• [Items from a labeling collection]
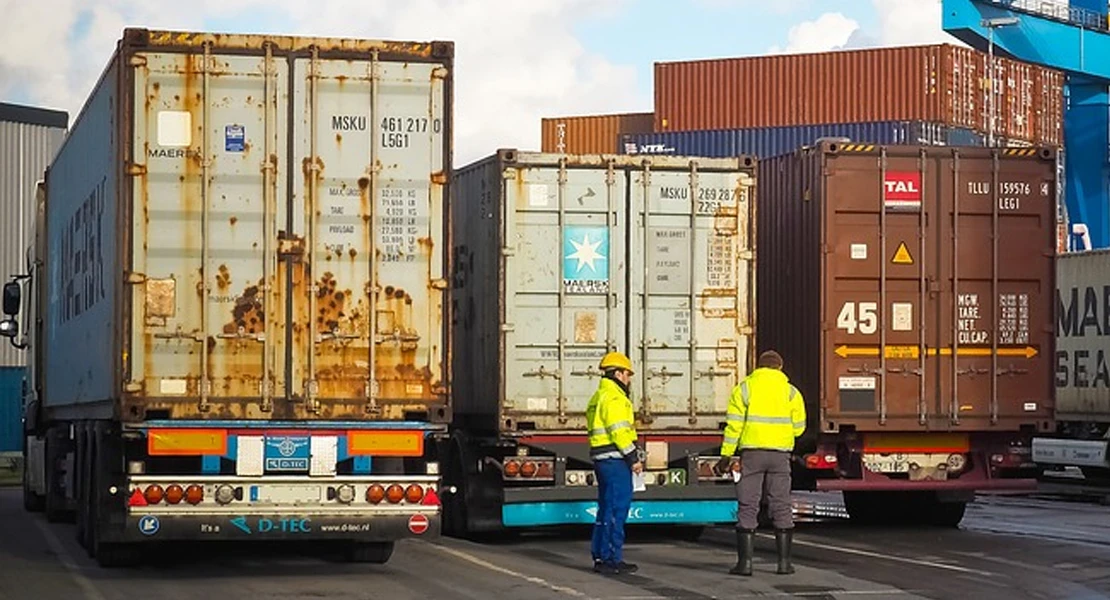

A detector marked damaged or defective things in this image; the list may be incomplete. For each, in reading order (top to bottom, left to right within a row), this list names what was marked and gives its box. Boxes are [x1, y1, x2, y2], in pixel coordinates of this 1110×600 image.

rusty shipping container [34, 28, 452, 422]
rusty shipping container [544, 112, 656, 155]
rusty shipping container [450, 148, 756, 434]
rusty shipping container [656, 44, 1064, 146]
rusty shipping container [760, 143, 1056, 490]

• [REQUIRED TASK] Rewrite all the rows above with "image" changed to "photo" wherever it occurs, leaving everything else the same. Omit the pictures from your answer.

• [TASK SOLUTION]
A detector marked damaged or defective things in this photo; the list may be incomplete. For each, in reading order (top to bottom, left to right within a row), this list names what was marked and gives its box. Boxes are [x1, y1, x2, y2], in pixel coordinates of this 1110×600 photo.

rusty shipping container [34, 28, 452, 422]
rusty shipping container [544, 112, 656, 155]
rusty shipping container [450, 148, 756, 434]
rusty shipping container [656, 44, 1064, 146]
rusty shipping container [760, 143, 1056, 490]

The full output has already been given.